Brooks-Dixon has already pleaded guilty to causing death by dangerous driving in May of this year and was sentenced to three years in prison. Ms Banks is also accused in the court filing of using Brooks-Dixon as the “driving agent” of the SUV that she owned. She was not accused of any criminal wrong-doing in connection with the crash. “Prior to the accident, [Ms Banks] had been in the company of [Brooks-Dixon] watching football and drinking alcohol at the Buttonwood Bar and the journey home from the bar, or otherwise, was for [Ms Banks] benefit and [Ms Banks] caused or permitted [Brooks-Dixon] to drive the Chevrolet therefor,” according to the statement of claim.
According to the lawsuit, the 30 November, 2011, crash occurred when the Honda Logo Mr. Martin drove was in the driveway entrance to the Lakeside Villas. The Chevy SUV driving south toward George Town on the Esterley Tibbetts went across the lanes, drove onto the grass verge of the road striking several trees before colliding with the Honda.
Both vehicles travelled 250 feet before coming to rest due to the force of the collision.

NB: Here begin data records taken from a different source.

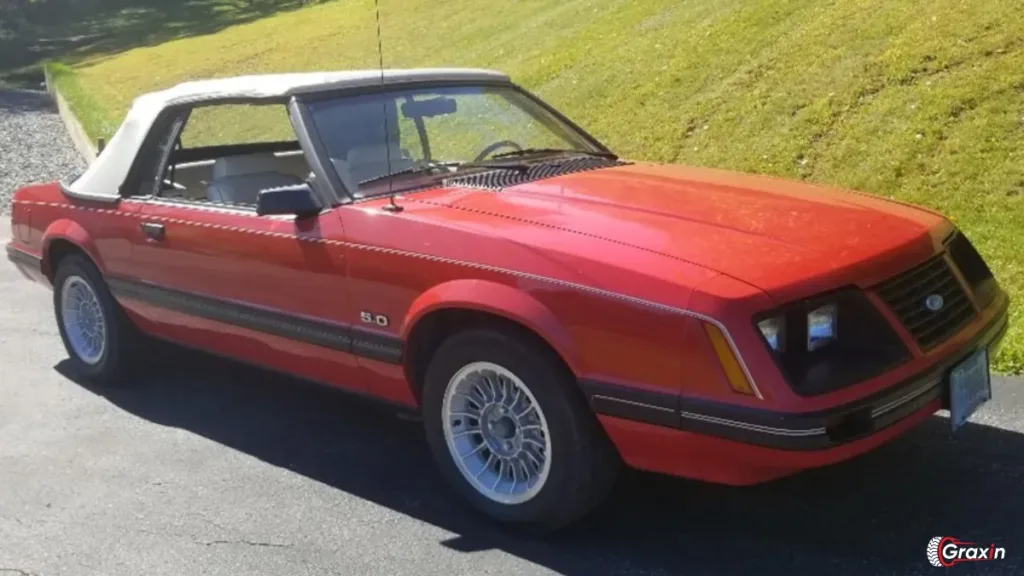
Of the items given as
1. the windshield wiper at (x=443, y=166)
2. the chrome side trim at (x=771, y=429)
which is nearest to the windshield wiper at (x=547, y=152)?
the windshield wiper at (x=443, y=166)

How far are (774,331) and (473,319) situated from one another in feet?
3.59

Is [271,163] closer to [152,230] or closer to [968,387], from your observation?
[152,230]

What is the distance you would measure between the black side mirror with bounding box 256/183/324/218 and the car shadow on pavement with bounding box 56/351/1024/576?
84cm

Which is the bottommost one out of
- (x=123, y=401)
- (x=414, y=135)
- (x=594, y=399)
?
(x=123, y=401)

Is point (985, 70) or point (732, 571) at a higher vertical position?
point (985, 70)

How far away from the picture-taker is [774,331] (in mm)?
3512

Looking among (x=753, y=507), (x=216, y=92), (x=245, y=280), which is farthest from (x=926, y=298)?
(x=216, y=92)

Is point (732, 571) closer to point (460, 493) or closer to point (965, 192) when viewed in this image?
point (460, 493)

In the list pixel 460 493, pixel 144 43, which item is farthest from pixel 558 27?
pixel 144 43

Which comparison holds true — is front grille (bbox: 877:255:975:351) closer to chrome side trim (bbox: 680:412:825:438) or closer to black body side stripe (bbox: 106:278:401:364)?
chrome side trim (bbox: 680:412:825:438)

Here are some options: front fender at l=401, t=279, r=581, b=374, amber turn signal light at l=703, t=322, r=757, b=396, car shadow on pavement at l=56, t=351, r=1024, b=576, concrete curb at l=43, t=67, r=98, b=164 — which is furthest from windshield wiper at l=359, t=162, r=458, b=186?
concrete curb at l=43, t=67, r=98, b=164

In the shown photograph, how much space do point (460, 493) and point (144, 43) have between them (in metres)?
35.5

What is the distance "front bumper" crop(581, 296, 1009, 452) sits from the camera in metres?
3.38

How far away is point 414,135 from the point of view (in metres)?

It was believed the vehicle driven by Brooks-Dixon was driving in excess of 105 miles per hour at the time of the crash.
The lawsuit filed by Ms Yee does not specify an overall amount of damages sought from Brooks-Dixon and Ms Banks. However, it lists several claims where alleged losses occurred and the dollar amounts attached to those issues.
For instance, the lawsuit claims that Mr. Martin’s salary as an employee of Ms Yee’s company, Active Data, would have been about US$196,000 per year. Child care he provided for his daughter Zoe and 15-year-old Kayla Yee, who the lawsuit states “treated [Mr. Martin] as her father”, about 25 hours per week – would cost about US$58,000 per year.
Funeral costs for Mr. Martin were listed at more than US$83,000; the value of his Honda that was destroyed in the crash was listed at around US$5,600 and a Tag Heuer watch destroyed in the car crash was valued at US$2,500.
“[Mr. Martin] was a loving a dedicated husband and father,” the lawsuit states. “In 2011, [Mr. Martin] enrolled at St. Matthew’s University School of Medicine to train to obtain a medical qualification to, among other things, develop [Ms Yee’s] business further and provide an alternative source of income for their family.”